-- Opening Marker --
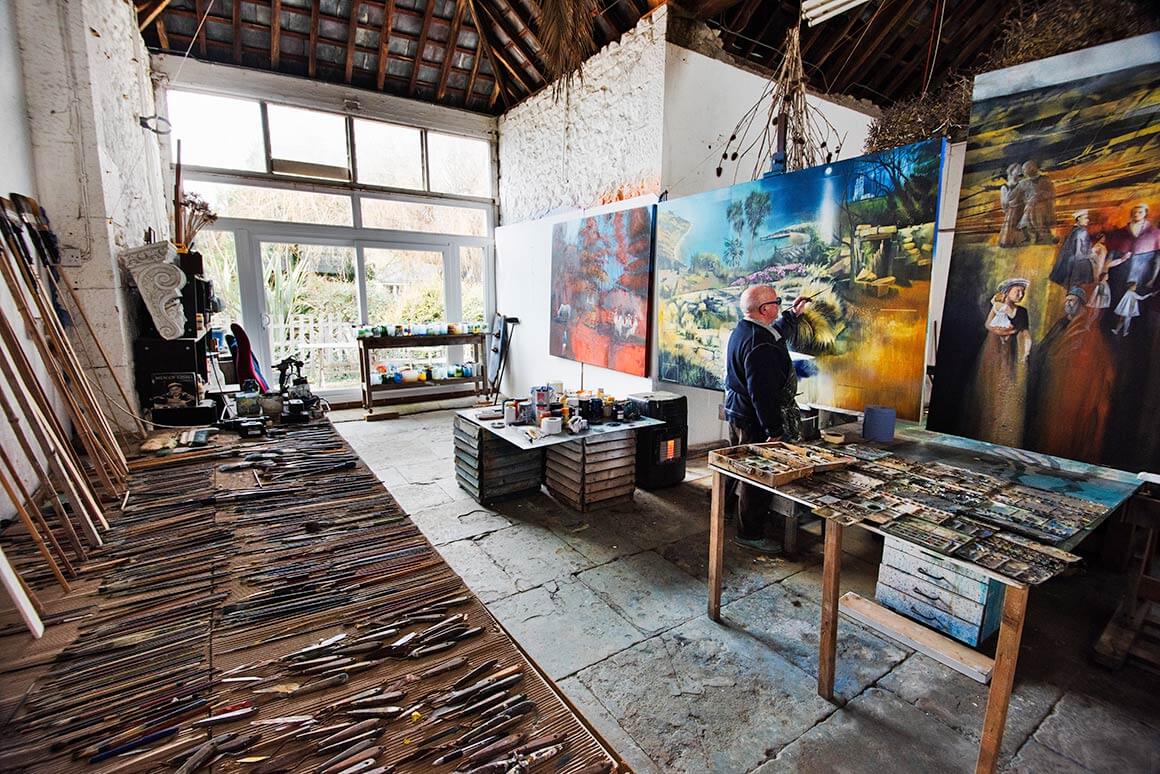 Wide shot of David Firmstone working in gallery space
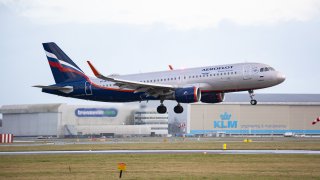 An Aeroflot Russian Airlines Airbus A320 aircraft as seen on final approach flying and landing on the runway at Amsterdam Schiphol Airport with the terminal and the control tower visible, after arriving from Moscow.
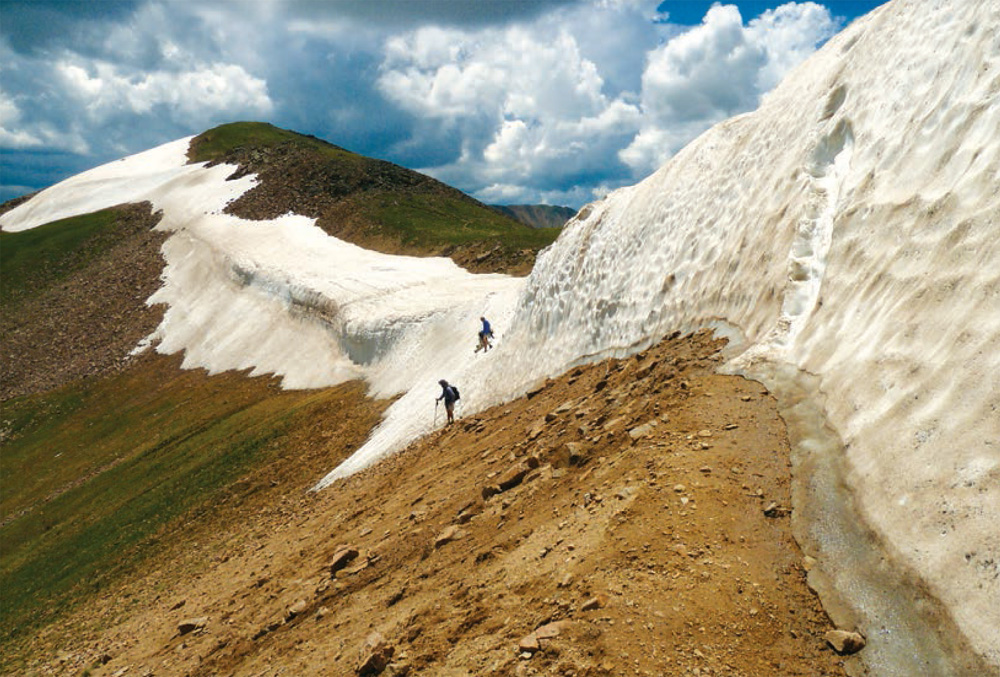 Hikers scoot down the remains of snow cornices at the top of Jones Pass - photo 9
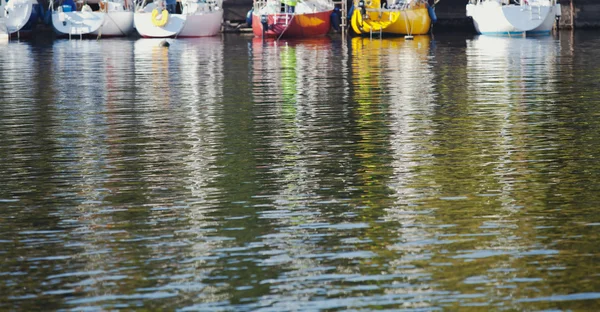 Reflection of boats in green river water — Stock Photo, Image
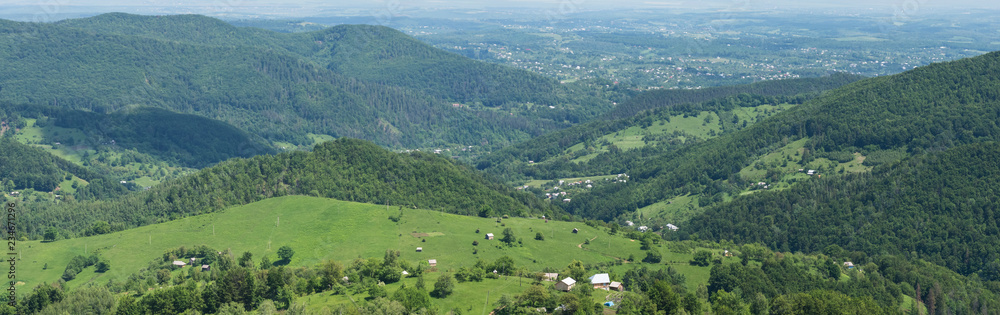 Mountains, green forests, pastures and a village in the Carpathians in summer, aerial view, panorama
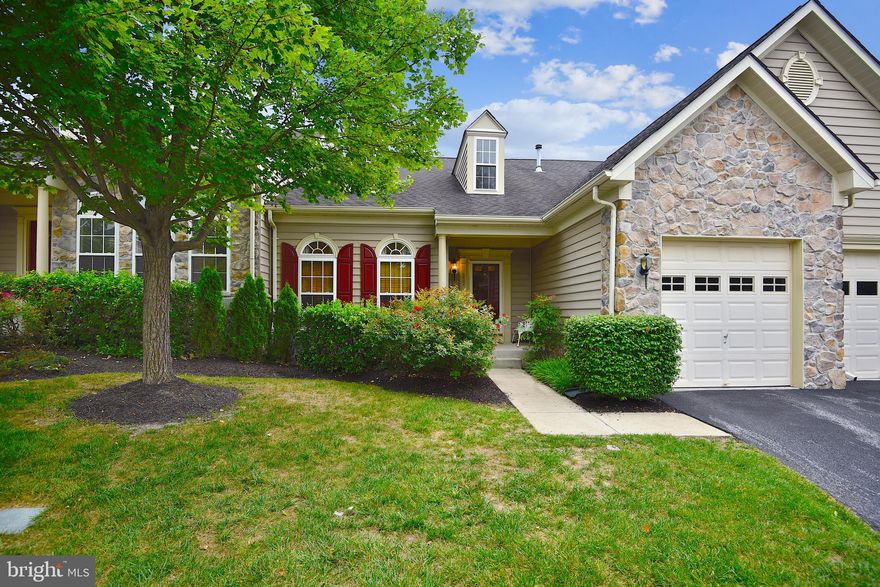 WELCOME HOME!  Hidden just off Main St in the Heart of Historic Reisterstown, your new home awaits!  Through the Gate House, this private community is what you have been searching for.  House has an impressive 3000+ sqft of living space.  Grand Entrance with Vaulted Ceilings, American Cherry Floors and Open Floor Plan.  Cozy Master Bedroom Suite strategically located for quiet and privacy.  In the Master you will find Walk In Closet, Private Bathroom with Ceramic Tile, Seated Shower and Double Vanity.  Open Kitchen with Breakfast Room Leading to maintenance free Trex Deck.  Stainless Steel GE Appliances, Bosh Dishwasher, Corian Counters and Pantry are some of the features.  Stove & Microwave were just installed!   Around the corner is the powder room and separate laundry area leading to the garage.  Just Upstairs, you will find 2 Generous size bedrooms, 2nd full bath, office/storage space and loft open to the first floor.  Enormous space downstairs.  Warm low maintenance gas fireplace in the family room.  Plenty of space for everyone!  Powder Room for convenience.  Utility Room with even more storage. Included in condo fees, swimming/lap pool, fitness center and club house.  Walking trails, gazebos and more in common areas.  One Year First American Home Warranty Included!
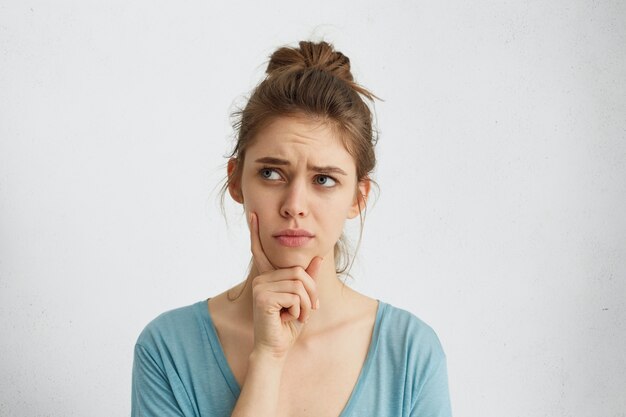 Pretty brunette woman with blue eyes and pinned-up hair frowning her eyebrow while looking aside with placid and thoughtful look. Pensive female with puzzled expression thinking something over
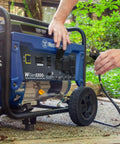 6600 Peak Watt Portable Generator With Transfer Switch Ready 30A RV Receptacle being connected outdoors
-- Closing Marker --
*JOB ITEM:* Arrange the captions in the data above as a JSON list of strings, one string per line, leaving out blank lines and the pictures themselves.

*OUTPUT:*
[
  " Wide shot of David Firmstone working in gallery space",
  " An Aeroflot Russian Airlines Airbus A320 aircraft as seen on final approach flying and landing on the runway at Amsterdam Schiphol Airport with the terminal and the control tower visible, after arriving from Moscow.",
  " Hikers scoot down the remains of snow cornices at the top of Jones Pass - photo 9",
  " Reflection of boats in green river water — Stock Photo, Image",
  " Mountains, green forests, pastures and a village in the Carpathians in summer, aerial view, panorama",
  " WELCOME HOME!  Hidden just off Main St in the Heart of Historic Reisterstown, your new home awaits!  Through the Gate House, this private community is what you have been searching for.  House has an impressive 3000+ sqft of living space.  Grand Entrance with Vaulted Ceilings, American Cherry Floors and Open Floor Plan.  Cozy Master Bedroom Suite strategically located for quiet and privacy.  In the Master you will find Walk In Closet, Private Bathroom with Ceramic Tile, Seated Shower and Double Vanity.  Open Kitchen with Breakfast Room Leading to maintenance free Trex Deck.  Stainless Steel GE Appliances, Bosh Dishwasher, Corian Counters and Pantry are some of the features.  Stove & Microwave were just installed!   Around the corner is the powder room and separate laundry area leading to the garage.  Just Upstairs, you will find 2 Generous size bedrooms, 2nd full bath, office/storage space and loft open to the first floor.  Enormous space downstairs.  Warm low maintenance gas fireplace in the family room.  Plenty of space for everyone!  Powder Room for convenience.  Utility Room with even more storage. Included in condo fees, swimming/lap pool, fitness center and club house.  Walking trails, gazebos and more in common areas.  One Year First American Home Warranty Included!",
  " Pretty brunette woman with blue eyes and pinned-up hair frowning her eyebrow while looking aside with placid and thoughtful look. Pensive female with puzzled expression thinking something over",
  " 6600 Peak Watt Portable Generator With Transfer Switch Ready 30A RV Receptacle being connected outdoors"
]